Возьмем другой пример. Перед нами благородный, очень великодушный юноша, — на его беду, отец у него негодяй. В театре этого юношу сотрясают рыдания; он считает себя подонком общества, твердит, что готов провалиться сквозь землю от стыда, а публике все это кажется вполне естественным. Так отец, который не отличался особым благонравием, тотчас становится для своих детей как бы ядром каторжника. Целые пьесы построены на этой теме, они ошеломляют зрителя великолепным каскадом прекрасных чувств, благородной скорби и возвышенного самоотречения.
Перенесем эту ситуацию в жизнь. Разве в нашей среде порядочный человек считается обесчещенным из-за того, что его отец не страдает щепетильностью? Посмотрите вокруг, — это ведь случай не редкий: никакая невеста не отвергнет честного юношу за то, что в числе его родственников найдется нечистоплотный делец или иное лицо сомнительной нравственности. Каждый день можно услышать: «Папаша X… — какой негодяй! А сын у него такой славный малый!» Я говорю не о тех папашах, которые запутались в уголовных преступлениях, но о множестве отцов семейств, чье состояние отдает подозрительным душком нечистоплотных комбинаций. И все же сыновья получают от таких отцов наследство, не видя в том бесчестия, и никто их не клеймит за мошенничество. Я не произношу приговоров, я констатирую — такова жизнь, я показываю общество, как оно есть, в его подлинном проявлении.
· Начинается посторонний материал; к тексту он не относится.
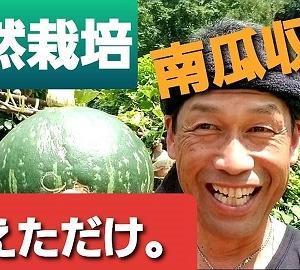 【日記20200915】F1カボチャの自家採取種2代目収穫❣【KimiponFactory】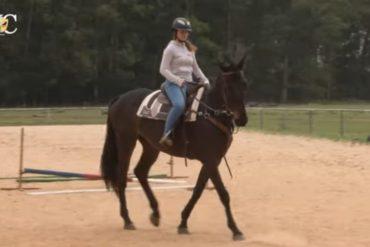 TV UC - Quebrando a rotina de um cavalo de salto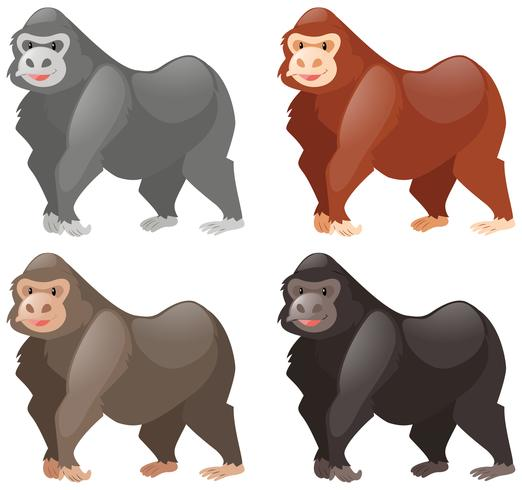 Gorillas in different colors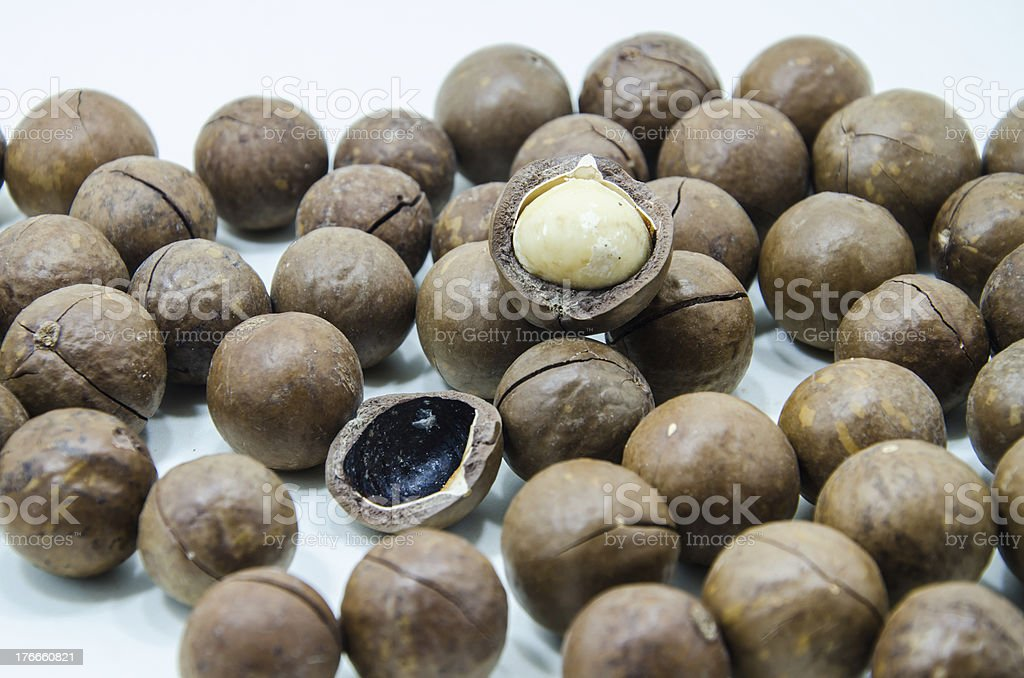 macadamia foto de stock libre de derechos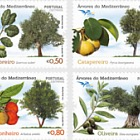 Trees of the Mediterranean
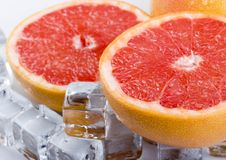 Free Grapefruit Stock Photography - 2203562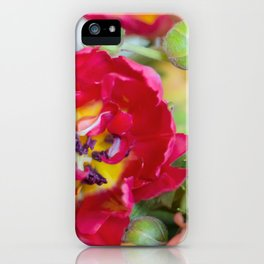 Fiery Red Flowers iPhone Case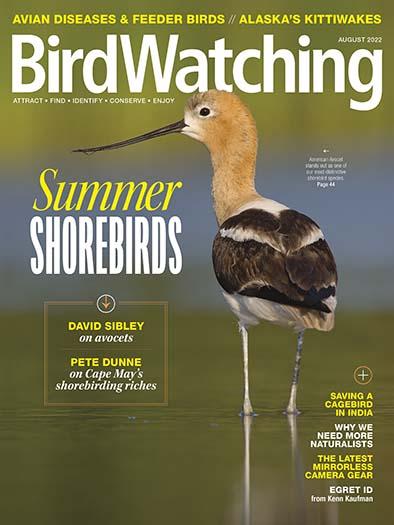 Best Price for Bird Watching Magazine Subscription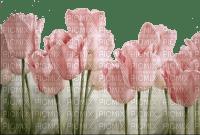 tulipe.Cheyenne63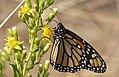 Monarch or Milkweed Butterfly. Danaus plexippus (32309257523).jpg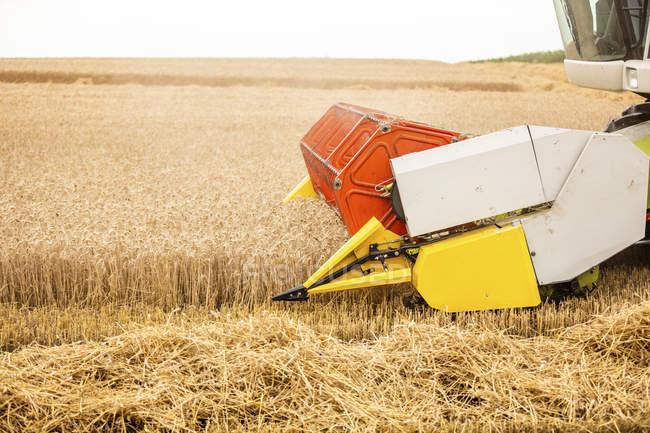 Serbia, Vojvodina, Combine harvesting wheat field — Stock Photo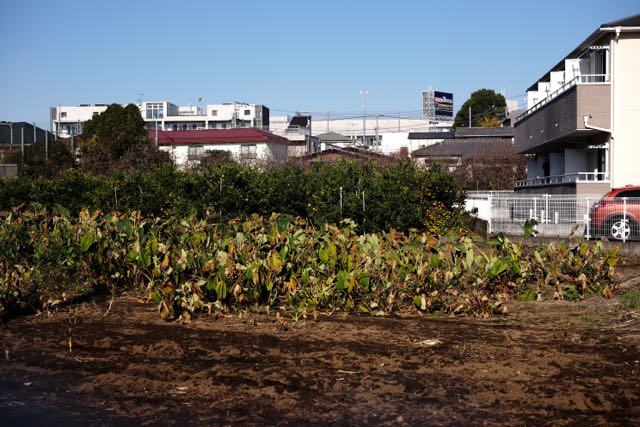 f:id:RyuYudai:20171204150824j:plain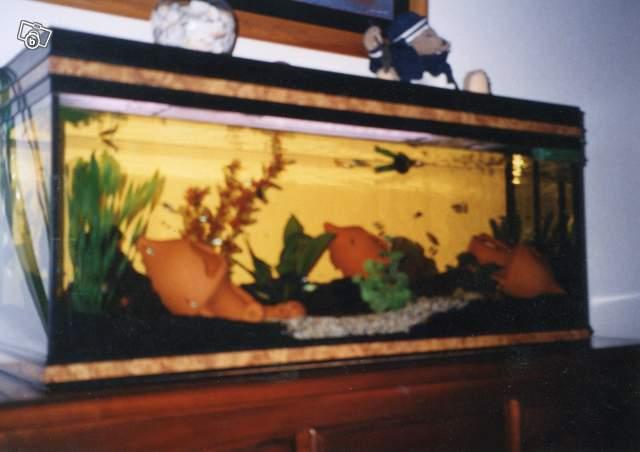 Besoins de conseils achat aquarium pour poisson rouge for Aquarium avec filtre pour poisson rouge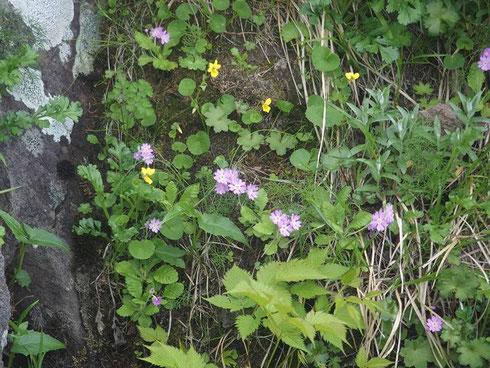 登山道のず~っと先の岩場に咲くハクサンコザクラ            ハクサンイワザクラかと見間違えました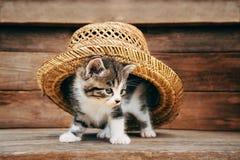 在帽子下的求知欲小猫 库存照片
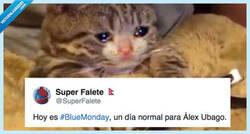 Enlace a Los memes del 'Blue Monday', el día más triste del año, que harán que sea un poco menos triste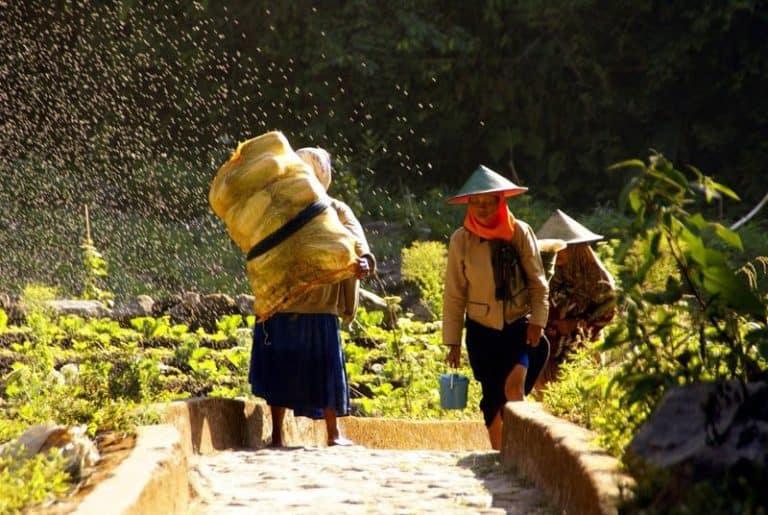 Bali fermiers récolte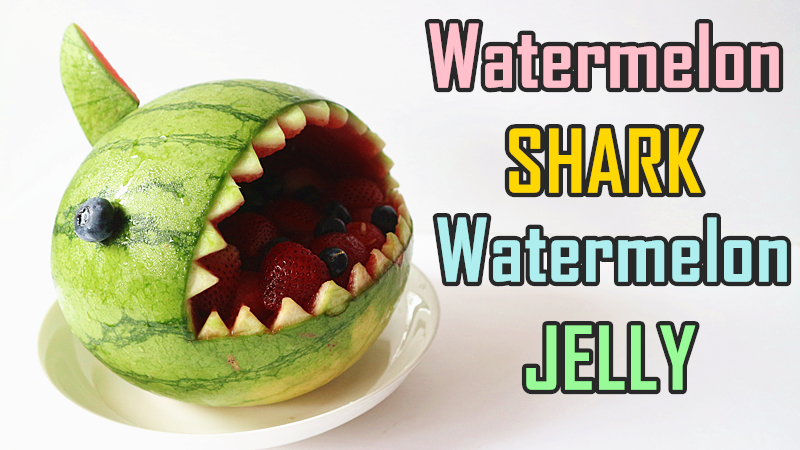 Watermelon Shark 西瓜鯊魚 | Watermelon Jelly 西瓜果凍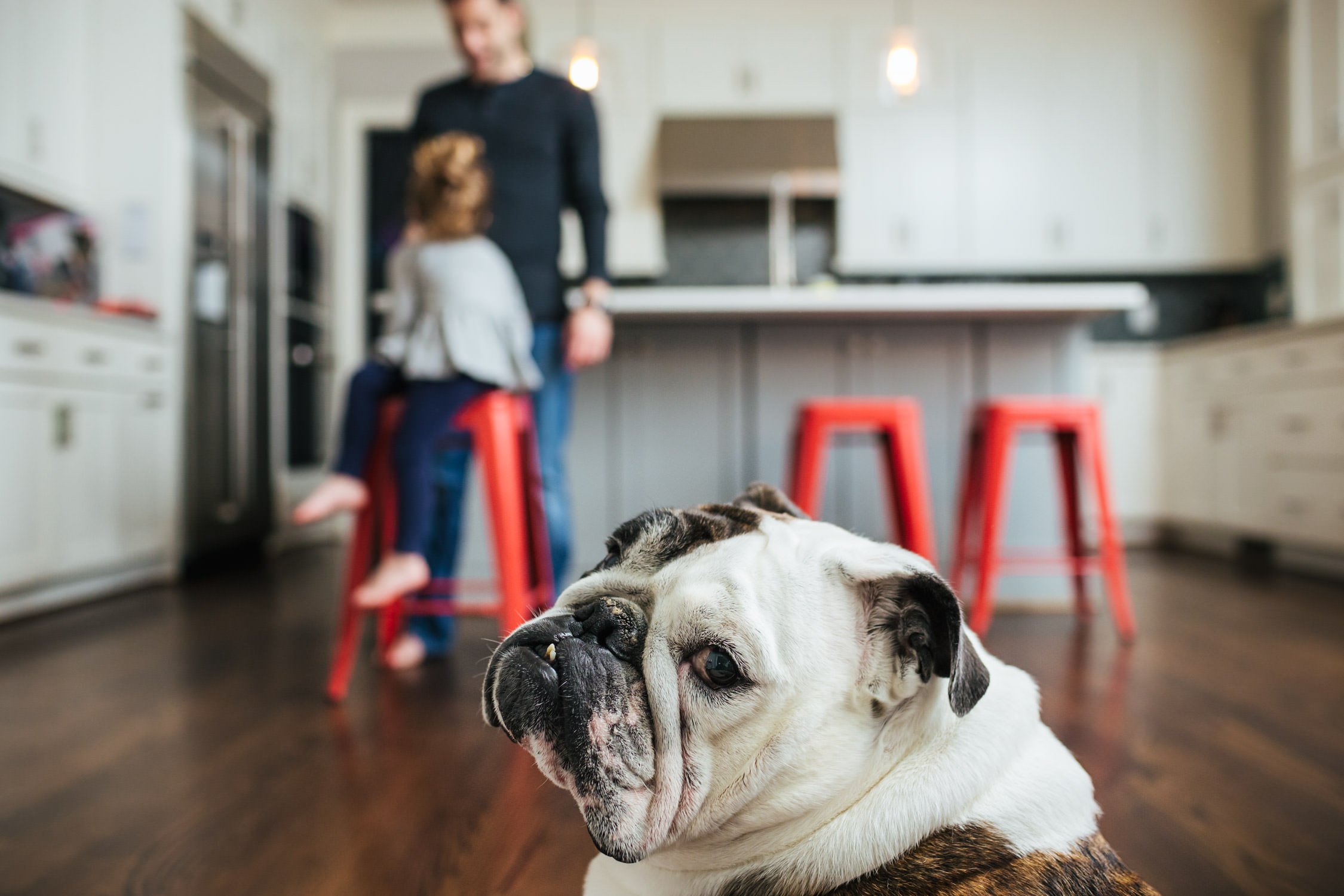 dog looking at camera in kitchen, washington dc commercial photography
Заметьте, речь идет не о драмоделах. Эти тонкие вопросы чести неутомимо разрабатывают те из современных авторов, которые пользуются самым шумным успехом и наиболее этого успеха достойны. Почти все комедии гг. Ожье, Фейе, Сарду основаны на таких схемах: сын мечтает искупить грехи отца или влюбленные приносят друг другу несчастье, ссорясь по поводу того, кто из них перещеголяет другого в бедности. Такой трафарет принят как в водевилях, так и в пьесах, принадлежащих высокой литературе. Я мог бы сказать то же о романе. Талантливые писатели погрязли в этом шаблоне не меньше, чем последние из бульварных романистов.
Когда близко присмотришься к драматургической технике, убеждаешься, что в основе ее — один и тот же простой механизм, — им пользуются согласно определенным правилам, и неизменно он производит на публику одно и то же воздействие. Схема требует, чтобы денежный вопрос приводил в отчаяние благородных влюбленных; и как только влюбленные при заранее заданных обстоятельствах выводятся на сцене, драматург тотчас пускает в ход схему, — это похоже на игру в мозаику, когда из отдельных кусочков составляют определенную картинку. Узор совпадает, публика узнает давно знакомую ситуацию, автор и зритель понимают друг друга с полуслова, — что может быть удобнее? Они оба избавлены от серьезного изучения действительности, от всяких размышлений и от необходимости иметь собственный взгляд на вещи. То же и относительно сына, готового провалиться сквозь землю от стыда за отца; такая марионетка имеется в изобилии во всех театрах на складе реквизита. Всегда приятно снова повстречаться с ним, с этим сыном-мстителем, изготовленным из дерева или картона. В итальянской комедии были Арлекин, Пьеро, Полишинель, Коломбина, — в них воплощались изящество или плутовство, это были правдивые человеческие типы, созданные наблюдением и фантазией; а у нас, на наших складах театрального реквизита, самые унылые, самые безобразные, самые фальшиво благородные фигуры, какие только можно было придумать, бесцветные куклы — любовник, которому наплевать на деньги, сын, носящий траур по отцу, погрязшему в легкомысленных проказах, и множество иных резонеров, произносителей высоконравственных сентенций, проповедников возвышенных чувств. Кто же напишет новых «Смешных жеманниц» об этом протестантизме, в котором мы тонем?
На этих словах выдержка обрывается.